LESETEXT
Für die Ölproduzenten dieser Erde, und nicht nur für sie, sind das keine beruhigenden Nachrichten. Es gibt Länder, deren Öllieferungen an die USA zwischen fünf und zehn Prozent ihres Bruttoinlandsprodukts ausmachen. Saudi-Arabien, Angola, Ecuador, Nigeria, Kanada gehören dazu. Nicht nur werden die USA immer weniger Öl aus dem Ausland kaufen. Die eigenen billigen Ressourcen werden auch den internationalen Ölpreis nach unten ziehen. Das strategische Gewicht der klassischen Erdöl erzeugende Länder, namentlich der OPEC-Staaten, wird abnehmen. Sie werden nicht mehr nur deshalb auf politisches Wohlwollen aus Washington zählen dürfen, weil sie die USA verlässlich mit bezahlbarer Energie versorgen. Volkswirtschaften, die im Wesentlichen auf den Abbau von Rohstoffen ausgerichtet sind und die Produktion vernachlässigen – wie etwa Russland –, sind im Nachteil gegenüber Ländern, bei denen eigene Energie gleich auch weiterverarbeitet und verbraucht wird.

GEGEBENE DATEN
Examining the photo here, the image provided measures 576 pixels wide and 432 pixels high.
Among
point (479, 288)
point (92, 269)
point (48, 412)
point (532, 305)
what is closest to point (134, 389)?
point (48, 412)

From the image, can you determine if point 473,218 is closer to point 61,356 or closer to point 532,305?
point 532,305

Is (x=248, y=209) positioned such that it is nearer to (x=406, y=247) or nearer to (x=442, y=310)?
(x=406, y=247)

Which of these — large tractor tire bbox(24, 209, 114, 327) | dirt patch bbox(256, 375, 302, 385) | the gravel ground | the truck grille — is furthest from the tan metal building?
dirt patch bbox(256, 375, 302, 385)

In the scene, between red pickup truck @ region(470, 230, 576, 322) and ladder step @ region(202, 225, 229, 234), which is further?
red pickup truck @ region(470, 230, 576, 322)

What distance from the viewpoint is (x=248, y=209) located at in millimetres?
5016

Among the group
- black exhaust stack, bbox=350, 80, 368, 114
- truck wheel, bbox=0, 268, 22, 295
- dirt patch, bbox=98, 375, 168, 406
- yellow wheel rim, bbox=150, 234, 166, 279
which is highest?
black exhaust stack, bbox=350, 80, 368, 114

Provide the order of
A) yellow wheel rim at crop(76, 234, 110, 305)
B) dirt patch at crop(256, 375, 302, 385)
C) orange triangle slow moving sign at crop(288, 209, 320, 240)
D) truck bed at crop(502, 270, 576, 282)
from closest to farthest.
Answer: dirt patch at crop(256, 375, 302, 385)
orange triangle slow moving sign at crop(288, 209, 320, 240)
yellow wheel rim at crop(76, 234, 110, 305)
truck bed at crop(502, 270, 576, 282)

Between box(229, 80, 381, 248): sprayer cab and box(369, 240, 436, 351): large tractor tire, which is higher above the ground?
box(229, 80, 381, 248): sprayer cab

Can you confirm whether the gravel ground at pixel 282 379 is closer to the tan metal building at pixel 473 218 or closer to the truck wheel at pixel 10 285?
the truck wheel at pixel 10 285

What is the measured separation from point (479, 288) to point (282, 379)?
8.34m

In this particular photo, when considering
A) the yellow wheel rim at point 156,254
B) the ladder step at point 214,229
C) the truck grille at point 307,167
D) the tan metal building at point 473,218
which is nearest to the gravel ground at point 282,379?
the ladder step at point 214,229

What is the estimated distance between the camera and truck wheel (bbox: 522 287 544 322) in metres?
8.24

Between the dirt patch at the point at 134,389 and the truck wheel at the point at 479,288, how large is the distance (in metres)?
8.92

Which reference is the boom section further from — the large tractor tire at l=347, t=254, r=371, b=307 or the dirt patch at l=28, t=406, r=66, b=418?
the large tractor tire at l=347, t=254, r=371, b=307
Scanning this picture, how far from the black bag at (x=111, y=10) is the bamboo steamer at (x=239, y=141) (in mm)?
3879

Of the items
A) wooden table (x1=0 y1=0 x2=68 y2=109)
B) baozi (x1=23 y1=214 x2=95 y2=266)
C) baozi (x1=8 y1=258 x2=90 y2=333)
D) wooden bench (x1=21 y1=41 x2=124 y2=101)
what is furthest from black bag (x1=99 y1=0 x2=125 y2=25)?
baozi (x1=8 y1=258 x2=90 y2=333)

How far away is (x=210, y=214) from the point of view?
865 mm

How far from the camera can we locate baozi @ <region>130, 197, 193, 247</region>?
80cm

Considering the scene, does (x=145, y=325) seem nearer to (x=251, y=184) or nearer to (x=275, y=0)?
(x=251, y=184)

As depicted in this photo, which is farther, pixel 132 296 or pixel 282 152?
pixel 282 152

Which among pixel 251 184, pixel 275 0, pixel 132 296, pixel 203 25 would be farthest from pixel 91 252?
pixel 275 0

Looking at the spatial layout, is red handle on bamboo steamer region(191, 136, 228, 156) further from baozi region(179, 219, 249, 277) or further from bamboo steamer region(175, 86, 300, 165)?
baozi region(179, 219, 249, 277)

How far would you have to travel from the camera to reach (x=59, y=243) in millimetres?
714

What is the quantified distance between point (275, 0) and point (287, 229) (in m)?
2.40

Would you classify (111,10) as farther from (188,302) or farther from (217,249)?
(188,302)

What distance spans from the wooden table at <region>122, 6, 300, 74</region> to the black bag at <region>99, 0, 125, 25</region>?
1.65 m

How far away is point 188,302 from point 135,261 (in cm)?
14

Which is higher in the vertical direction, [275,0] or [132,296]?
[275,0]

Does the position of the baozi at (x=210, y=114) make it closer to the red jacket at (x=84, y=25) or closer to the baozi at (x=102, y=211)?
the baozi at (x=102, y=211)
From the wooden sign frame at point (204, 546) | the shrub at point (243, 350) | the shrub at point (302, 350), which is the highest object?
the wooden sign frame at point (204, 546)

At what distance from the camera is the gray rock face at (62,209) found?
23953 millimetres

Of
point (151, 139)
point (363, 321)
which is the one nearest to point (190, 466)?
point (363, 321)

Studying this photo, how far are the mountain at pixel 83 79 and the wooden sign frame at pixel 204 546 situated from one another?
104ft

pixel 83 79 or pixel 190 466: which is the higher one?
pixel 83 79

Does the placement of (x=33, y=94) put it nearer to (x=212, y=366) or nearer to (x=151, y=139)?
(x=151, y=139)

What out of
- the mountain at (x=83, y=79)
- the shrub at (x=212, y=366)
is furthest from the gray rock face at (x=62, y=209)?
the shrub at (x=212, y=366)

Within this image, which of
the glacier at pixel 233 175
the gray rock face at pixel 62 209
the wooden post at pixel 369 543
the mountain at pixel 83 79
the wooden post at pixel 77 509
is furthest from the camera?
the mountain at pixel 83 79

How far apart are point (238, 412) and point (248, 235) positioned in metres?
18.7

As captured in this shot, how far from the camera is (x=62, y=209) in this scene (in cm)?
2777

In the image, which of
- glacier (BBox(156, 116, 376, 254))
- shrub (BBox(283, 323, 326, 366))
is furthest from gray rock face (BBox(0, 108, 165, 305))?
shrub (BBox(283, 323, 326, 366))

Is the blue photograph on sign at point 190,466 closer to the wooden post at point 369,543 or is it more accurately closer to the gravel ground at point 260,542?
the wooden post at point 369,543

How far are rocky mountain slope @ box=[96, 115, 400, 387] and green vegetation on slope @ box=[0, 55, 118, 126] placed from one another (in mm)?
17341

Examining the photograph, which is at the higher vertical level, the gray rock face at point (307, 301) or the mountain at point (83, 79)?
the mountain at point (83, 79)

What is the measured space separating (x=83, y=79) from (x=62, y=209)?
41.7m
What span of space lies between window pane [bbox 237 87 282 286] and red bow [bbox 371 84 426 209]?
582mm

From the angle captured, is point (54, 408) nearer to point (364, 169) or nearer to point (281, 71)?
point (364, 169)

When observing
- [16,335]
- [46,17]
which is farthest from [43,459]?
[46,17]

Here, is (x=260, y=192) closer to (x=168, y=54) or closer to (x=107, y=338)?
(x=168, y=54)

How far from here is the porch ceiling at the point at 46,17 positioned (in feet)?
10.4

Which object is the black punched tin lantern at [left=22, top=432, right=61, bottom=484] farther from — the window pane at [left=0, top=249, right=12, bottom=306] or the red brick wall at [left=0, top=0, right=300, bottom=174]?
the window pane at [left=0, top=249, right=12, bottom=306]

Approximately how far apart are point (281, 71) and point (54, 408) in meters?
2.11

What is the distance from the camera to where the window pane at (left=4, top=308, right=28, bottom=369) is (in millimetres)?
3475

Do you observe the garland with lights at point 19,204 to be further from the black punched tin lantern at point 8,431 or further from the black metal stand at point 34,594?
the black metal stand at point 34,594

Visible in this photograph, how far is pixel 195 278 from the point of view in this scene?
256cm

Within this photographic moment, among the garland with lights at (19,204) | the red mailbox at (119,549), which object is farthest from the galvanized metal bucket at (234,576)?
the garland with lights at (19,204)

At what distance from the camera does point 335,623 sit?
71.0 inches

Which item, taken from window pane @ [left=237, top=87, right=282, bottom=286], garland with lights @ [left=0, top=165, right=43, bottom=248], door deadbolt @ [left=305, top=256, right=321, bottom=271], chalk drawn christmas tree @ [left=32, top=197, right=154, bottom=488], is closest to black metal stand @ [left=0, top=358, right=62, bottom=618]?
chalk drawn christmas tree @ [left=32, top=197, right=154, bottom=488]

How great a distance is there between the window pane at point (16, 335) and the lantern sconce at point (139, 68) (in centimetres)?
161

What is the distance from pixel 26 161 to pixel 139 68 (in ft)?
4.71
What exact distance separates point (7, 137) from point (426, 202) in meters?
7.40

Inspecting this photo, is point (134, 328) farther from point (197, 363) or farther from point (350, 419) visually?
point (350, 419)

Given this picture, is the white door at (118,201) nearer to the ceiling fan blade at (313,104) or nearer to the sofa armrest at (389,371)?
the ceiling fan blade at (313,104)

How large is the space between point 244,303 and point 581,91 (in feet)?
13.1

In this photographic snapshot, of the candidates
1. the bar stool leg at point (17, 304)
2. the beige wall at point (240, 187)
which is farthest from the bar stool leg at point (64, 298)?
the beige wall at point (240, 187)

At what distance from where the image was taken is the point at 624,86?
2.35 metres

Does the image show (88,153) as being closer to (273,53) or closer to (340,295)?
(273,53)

SCHRIFTLICHE AUFGABE A
Schreiben Sie den Lesetext über die Ölproduzenten vollständig und ohne jede Änderung ab.
SCHRIFTLICHE AUFGABE B
Zeigen Sie alle Zeilen, in denen das Wort "large" vorkommt. Achten Sie dabei auf Groß- und Kleinschreibung.

RICHTIGE ANTWORT A
Für die Ölproduzenten dieser Erde, und nicht nur für sie, sind das keine beruhigenden Nachrichten. Es gibt Länder, deren Öllieferungen an die USA zwischen fünf und zehn Prozent ihres Bruttoinlandsprodukts ausmachen. Saudi-Arabien, Angola, Ecuador, Nigeria, Kanada gehören dazu. Nicht nur werden die USA immer weniger Öl aus dem Ausland kaufen. Die eigenen billigen Ressourcen werden auch den internationalen Ölpreis nach unten ziehen. Das strategische Gewicht der klassischen Erdöl erzeugende Länder, namentlich der OPEC-Staaten, wird abnehmen. Sie werden nicht mehr nur deshalb auf politisches Wohlwollen aus Washington zählen dürfen, weil sie die USA verlässlich mit bezahlbarer Energie versorgen. Volkswirtschaften, die im Wesentlichen auf den Abbau von Rohstoffen ausgerichtet sind und die Produktion vernachlässigen – wie etwa Russland –, sind im Nachteil gegenüber Ländern, bei denen eigene Energie gleich auch weiterverarbeitet und verbraucht wird.

RICHTIGE ANTWORT B
Which of these — large tractor tire bbox(24, 209, 114, 327) | dirt patch bbox(256, 375, 302, 385) | the gravel ground | the truck grille — is furthest from the tan metal building?
Between box(229, 80, 381, 248): sprayer cab and box(369, 240, 436, 351): large tractor tire, which is higher above the ground?
Between the dirt patch at the point at 134,389 and the truck wheel at the point at 479,288, how large is the distance (in metres)?
Which reference is the boom section further from — the large tractor tire at l=347, t=254, r=371, b=307 or the dirt patch at l=28, t=406, r=66, b=418?
the large tractor tire at l=347, t=254, r=371, b=307
How large is the space between point 244,303 and point 581,91 (in feet)?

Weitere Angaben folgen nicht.